Ritz sums it all up in her philosophy: “Travel is one of the best things and experiences in my life. It is more meaningful than expensive cars or a big home, because every place you go is a new experience.”
About the International School of Hospitality and Tourism Management
It’s the place to be for hospitality and tourism students. FDU’s International School of Hospitality and Tourism Management is highly ranked — number four in the country, according to TheBestSchools.org and one of the top 15 in the Princeton Review’s Gourman Report.
The school enjoys a long tradition — it’s the oldest program of its kind in the New York metropolitan area and one of the oldest in the United States. Its alumni hold leadership positions in the industry. And, most importantly, its future looks brighter than ever.
“Our talented faculty, our in-depth programs, our advantageous location and our wonderful facilities have drawn students from throughout the world,” says Director Joseph Tormey.
The school offers a bachelor of science degree in hotel and restaurant management, a master of science in hospitality management studies, a bachelor of arts for adult learners with a specialization in hospitality management, a combined five-year BS/MS program and a master of science in service innovation and leadership.

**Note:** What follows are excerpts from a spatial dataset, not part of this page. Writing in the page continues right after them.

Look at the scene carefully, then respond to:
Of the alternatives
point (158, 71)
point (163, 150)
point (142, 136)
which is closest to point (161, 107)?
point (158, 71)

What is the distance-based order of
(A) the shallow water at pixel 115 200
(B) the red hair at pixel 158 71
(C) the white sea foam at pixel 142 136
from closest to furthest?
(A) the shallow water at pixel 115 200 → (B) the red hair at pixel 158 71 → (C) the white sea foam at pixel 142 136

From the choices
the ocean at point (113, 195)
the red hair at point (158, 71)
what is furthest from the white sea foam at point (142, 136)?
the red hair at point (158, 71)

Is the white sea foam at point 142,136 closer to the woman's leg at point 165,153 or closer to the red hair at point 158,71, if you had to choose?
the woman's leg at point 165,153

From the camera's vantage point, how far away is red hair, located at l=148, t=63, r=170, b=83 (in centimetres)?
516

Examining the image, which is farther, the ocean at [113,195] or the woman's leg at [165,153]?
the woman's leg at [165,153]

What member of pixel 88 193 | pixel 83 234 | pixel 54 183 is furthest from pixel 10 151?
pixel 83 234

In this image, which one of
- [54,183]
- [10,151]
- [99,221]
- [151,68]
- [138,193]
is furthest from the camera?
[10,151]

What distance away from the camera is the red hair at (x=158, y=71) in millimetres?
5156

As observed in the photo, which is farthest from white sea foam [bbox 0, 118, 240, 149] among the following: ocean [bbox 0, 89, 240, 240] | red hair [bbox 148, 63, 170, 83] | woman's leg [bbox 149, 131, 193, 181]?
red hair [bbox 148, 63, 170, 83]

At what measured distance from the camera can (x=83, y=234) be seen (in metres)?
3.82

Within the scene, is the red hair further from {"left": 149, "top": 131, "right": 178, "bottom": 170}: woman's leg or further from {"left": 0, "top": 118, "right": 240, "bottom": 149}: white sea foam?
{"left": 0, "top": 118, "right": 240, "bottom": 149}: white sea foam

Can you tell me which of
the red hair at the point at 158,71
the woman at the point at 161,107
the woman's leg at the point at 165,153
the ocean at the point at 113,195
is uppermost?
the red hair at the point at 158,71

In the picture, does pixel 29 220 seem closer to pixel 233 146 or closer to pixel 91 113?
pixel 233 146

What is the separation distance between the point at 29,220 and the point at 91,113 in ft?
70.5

In addition to internship and career-track positions, students enjoy a capstone seminar abroad, traveling to Switzerland and Italy.
On the Metropolitan Campus, the school has a 2,000-square-foot demonstration lab with food production and dining areas. At the Florham Campus, it is based in the Chaîne House, which is also home to the national headquarters of Confrérie de la Chaîne des Rôtisseurs, the world’s premier gourmet society.
The school has ties with prominent nearby establishments, five offsite locations (including Atlantic City, N.J.) and programs and partnerships with schools and universities in the Caribbean, Europe, South America and Asia.
Tormey’s vision for the school is to help shape professional development for students and alumni through more internships and career mentoring, to increase financial assistance to students and to further improve the school’s brand worldwide. “Our growing network of international alumni, business and educational partners offers students opportunities in many parts of the world,” he says.
Ed. note: A version of this article first appeared in the Summer/Fall 2015 edition of FDU Magazine.